I have this exercise that asks me to create a program to count the odd digits of a number, so if the number is 12345 it will count to 3, because of 1, 3 and 5. I started creating a recursive method, my very first one, with a ramified if-else. The point of using it was to see if (inputNumber % 2 == '0'). If yes, the last digit of the number would be a 0, 2, 4, 6 or 8, because only those digits give 0 if moduled by 2, so oddDigitsCounter wouldn't grow. Else, if (inputNumber % 2 == '1'), the last digit of the number would be 1, 3, 5, 7 or 9. oddDigitCounter++;, so. To check digit by digit I tried to divide the number by ten because it is a int variable, so it doesn't saves any digit after the floating point.

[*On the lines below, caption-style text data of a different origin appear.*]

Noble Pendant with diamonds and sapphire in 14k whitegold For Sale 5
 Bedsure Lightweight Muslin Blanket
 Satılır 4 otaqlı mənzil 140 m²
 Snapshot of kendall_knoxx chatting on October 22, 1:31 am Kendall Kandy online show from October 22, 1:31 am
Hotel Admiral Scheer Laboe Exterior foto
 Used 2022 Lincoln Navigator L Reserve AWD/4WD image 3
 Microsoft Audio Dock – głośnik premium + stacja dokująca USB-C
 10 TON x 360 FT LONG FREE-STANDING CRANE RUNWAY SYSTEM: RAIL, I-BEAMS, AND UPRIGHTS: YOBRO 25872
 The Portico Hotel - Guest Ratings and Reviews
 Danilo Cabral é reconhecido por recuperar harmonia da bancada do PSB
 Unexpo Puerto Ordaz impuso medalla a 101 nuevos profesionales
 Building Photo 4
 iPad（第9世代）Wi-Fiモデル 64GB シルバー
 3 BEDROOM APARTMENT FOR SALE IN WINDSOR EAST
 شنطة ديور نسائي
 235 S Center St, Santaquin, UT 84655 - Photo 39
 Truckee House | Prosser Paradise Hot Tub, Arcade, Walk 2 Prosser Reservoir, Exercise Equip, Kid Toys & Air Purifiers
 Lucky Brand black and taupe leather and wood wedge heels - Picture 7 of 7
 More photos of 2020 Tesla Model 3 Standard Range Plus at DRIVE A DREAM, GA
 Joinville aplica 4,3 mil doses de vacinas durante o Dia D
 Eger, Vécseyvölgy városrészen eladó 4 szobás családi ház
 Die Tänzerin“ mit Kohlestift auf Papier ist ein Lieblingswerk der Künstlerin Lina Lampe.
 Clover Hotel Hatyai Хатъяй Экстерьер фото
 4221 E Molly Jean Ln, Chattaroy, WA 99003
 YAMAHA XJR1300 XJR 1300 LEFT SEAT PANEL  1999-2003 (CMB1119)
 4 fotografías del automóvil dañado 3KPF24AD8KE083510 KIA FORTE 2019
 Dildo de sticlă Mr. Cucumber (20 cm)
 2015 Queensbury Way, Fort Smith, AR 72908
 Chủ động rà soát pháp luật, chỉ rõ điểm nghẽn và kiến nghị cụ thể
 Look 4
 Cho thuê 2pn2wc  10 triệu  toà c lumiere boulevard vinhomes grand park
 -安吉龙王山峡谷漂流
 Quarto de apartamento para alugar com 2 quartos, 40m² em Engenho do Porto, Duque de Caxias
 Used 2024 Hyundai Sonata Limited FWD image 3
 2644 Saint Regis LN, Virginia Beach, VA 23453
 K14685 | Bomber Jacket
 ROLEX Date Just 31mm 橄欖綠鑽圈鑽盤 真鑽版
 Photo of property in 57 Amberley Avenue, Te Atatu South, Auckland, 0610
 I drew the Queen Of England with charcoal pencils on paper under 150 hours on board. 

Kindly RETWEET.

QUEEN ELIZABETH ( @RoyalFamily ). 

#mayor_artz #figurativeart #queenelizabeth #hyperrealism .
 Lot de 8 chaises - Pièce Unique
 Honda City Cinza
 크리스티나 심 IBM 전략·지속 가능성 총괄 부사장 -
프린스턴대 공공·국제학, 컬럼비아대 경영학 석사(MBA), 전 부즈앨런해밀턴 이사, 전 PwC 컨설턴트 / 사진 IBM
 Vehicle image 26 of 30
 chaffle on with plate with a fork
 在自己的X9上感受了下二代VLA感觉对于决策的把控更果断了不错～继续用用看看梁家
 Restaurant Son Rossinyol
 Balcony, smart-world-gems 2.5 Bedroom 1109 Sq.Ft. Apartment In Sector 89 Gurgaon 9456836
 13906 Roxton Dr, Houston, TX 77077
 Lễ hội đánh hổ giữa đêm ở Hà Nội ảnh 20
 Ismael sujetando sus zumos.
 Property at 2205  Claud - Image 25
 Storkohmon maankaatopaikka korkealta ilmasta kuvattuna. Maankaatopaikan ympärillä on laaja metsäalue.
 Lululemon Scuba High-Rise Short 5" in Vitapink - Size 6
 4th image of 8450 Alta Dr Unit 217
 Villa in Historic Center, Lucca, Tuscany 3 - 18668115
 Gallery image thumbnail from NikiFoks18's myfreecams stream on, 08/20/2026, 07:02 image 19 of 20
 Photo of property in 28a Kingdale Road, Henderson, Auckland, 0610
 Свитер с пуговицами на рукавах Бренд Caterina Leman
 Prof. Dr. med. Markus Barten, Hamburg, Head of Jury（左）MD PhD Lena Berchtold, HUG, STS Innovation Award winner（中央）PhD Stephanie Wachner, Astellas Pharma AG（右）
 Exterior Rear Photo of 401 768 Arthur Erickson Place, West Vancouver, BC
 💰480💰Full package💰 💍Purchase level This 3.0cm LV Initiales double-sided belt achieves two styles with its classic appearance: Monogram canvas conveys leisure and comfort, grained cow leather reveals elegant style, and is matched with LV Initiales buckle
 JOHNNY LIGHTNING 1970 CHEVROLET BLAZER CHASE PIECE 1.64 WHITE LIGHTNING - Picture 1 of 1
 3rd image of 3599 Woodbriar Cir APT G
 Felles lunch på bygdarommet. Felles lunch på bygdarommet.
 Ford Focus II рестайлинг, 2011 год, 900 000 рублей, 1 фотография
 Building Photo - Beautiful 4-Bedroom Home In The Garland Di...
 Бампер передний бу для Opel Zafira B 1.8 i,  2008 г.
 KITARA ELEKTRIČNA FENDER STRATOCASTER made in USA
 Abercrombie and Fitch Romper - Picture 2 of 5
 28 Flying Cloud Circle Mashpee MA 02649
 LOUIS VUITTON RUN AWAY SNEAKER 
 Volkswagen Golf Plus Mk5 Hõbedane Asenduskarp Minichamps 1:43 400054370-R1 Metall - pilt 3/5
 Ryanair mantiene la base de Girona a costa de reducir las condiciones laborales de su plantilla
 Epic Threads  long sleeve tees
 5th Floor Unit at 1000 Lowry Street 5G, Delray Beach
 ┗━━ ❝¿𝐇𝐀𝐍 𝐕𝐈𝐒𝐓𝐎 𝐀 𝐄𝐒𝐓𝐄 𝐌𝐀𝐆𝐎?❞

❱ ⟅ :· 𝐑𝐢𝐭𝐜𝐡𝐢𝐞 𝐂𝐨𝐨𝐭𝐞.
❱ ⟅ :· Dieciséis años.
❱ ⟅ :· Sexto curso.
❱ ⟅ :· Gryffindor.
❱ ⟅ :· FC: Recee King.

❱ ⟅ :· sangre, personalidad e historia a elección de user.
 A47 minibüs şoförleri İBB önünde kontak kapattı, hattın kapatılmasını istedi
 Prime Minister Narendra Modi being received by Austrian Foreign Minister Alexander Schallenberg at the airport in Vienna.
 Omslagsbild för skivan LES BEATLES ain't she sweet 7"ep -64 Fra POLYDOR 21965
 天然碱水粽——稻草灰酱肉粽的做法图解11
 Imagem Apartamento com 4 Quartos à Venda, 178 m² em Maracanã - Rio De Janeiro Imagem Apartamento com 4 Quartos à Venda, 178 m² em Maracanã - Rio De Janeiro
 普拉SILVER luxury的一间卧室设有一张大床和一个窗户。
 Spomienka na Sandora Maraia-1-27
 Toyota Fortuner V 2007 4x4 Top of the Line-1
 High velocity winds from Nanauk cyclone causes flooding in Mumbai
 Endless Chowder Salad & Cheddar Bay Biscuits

This is the method since now:
public static int oddDigitCounter (int number) {
int oddCount, moduledNumber, dividedNumber, absoluteInput;
oddCount = 0;
absoluteInput = Math.abs(number);
moduledNumber = absoluteInput % 2;
dividedNumber = absoluteInput / 10;
if (absoluteInput == '0') {
oddCount = oddCount; }
else if (moduledNumber == '0') {
oddCount = oddCount;
oddDigitCounter(dividedNumber); }
else // (number % 2 != 0)
oddCount++;
oddDigitCounter(dividedNumber); }
return oddCount;
Why it gives me an infinite recursion? What's wrong? Why? Any other way to solve this? Any idea for improving my program?
Declare odd counter outside of recursion and you should get results :
static int oddCounts;
public static int oddDigitCounter(int number) {
int moduledNumber, dividedNumber, absoluteInput = 0;
absoluteInput = Math.abs(number);
moduledNumber = absoluteInput % 2;
dividedNumber = absoluteInput / 10;
if (absoluteInput == 0) {
return 0;
} else if (moduledNumber == 0) {
return oddDigitCounter(dividedNumber);
} else {
oddCounts++;
return 1 + oddDigitCounter(dividedNumber);
}
}